New Bedework Webcache Available

May 23, 2013

Bedework 3.6, released in February 2010, introduced the "Feed & Widget Builder and web cache applications", based on work originally done at Duke University. These applications have been great enhancements to Bedework.

Microsoft Windows has been an increasingly popular platform for Bedework deployment, and consequently, what was previously something of a minor problem has become a more significant problem. Specifically, when running Bedework under Windows, filtering on more than a small number of feed builder categories could result in path lengths which exceeded the maximum allowed by Windows. This problem could also surface under Linux, but it occurs much less frequently than under Windows.

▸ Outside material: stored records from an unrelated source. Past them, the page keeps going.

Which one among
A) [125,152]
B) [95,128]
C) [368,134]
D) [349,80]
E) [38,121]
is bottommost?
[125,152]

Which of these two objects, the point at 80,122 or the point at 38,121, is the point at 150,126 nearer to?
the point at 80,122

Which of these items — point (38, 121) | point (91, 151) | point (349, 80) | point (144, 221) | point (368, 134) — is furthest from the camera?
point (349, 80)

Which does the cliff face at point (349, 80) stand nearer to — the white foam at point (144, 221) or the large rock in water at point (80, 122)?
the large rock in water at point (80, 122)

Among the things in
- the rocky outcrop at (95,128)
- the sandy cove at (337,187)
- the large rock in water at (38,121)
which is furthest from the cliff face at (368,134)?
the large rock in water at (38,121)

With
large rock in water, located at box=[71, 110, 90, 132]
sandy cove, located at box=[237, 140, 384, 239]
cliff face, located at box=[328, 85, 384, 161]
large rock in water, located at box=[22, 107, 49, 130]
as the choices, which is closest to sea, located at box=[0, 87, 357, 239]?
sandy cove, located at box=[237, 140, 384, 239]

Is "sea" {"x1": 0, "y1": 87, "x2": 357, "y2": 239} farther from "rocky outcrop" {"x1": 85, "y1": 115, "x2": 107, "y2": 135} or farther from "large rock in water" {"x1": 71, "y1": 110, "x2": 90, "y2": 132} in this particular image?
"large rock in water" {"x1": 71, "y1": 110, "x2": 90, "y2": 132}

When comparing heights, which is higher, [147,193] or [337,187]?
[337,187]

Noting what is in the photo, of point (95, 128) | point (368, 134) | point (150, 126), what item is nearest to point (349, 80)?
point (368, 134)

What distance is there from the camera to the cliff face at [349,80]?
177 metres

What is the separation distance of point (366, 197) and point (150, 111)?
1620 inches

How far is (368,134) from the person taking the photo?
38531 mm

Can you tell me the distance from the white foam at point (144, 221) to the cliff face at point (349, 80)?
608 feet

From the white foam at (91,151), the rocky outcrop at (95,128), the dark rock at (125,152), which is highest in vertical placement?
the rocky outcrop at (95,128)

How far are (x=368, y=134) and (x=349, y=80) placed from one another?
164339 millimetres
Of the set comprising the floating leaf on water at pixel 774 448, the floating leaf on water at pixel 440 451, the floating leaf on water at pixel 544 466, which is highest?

This problem was brought to the Bedework Steering Committee, and after some initial brainstorming, we consulted with Bedework developers at Duke. Based on that conversation, we decided to replace the built-in Ruby page caching with an ehcache (http://ehcache.org/) implementation.  In more technical detail:

By default, the new caching layer uses a combination of in-memory and on-disk caching.
Any cached pages written to disk reside in a single file that is deleted each time Bedework restarts, eliminating the risk of file path lengths getting too long.
Cache flushing had been an operational issue, requiring deployers to write scripts to clear the cache using using cron(Linux) or task scheduler (Windows) jobs.  The new caching implementation automatically deletes cache entries that are more than an hour old, eliminating the need for these external scripts.
Ehcache can be configured to provide scalability for any likely calendar deployment (http://ehcache.org/about/features)

Thanks to Bedework Steering Committee member Eric Wittmann (formerly of Yale), who volunteered to do the coding, and to our Bedework colleagues at Duke for their insight and guidance.

You can download the updated Bedework cache from :
http://dev.bedework.org/downloads/bw-webcache/

The new urlbuilder/webcache has been back-ported to to Bedework 3.7, 3.8, and the latest release, Bedework 3.9. It is backwards compatible with the current Ruby-based urlbuilder/webcache.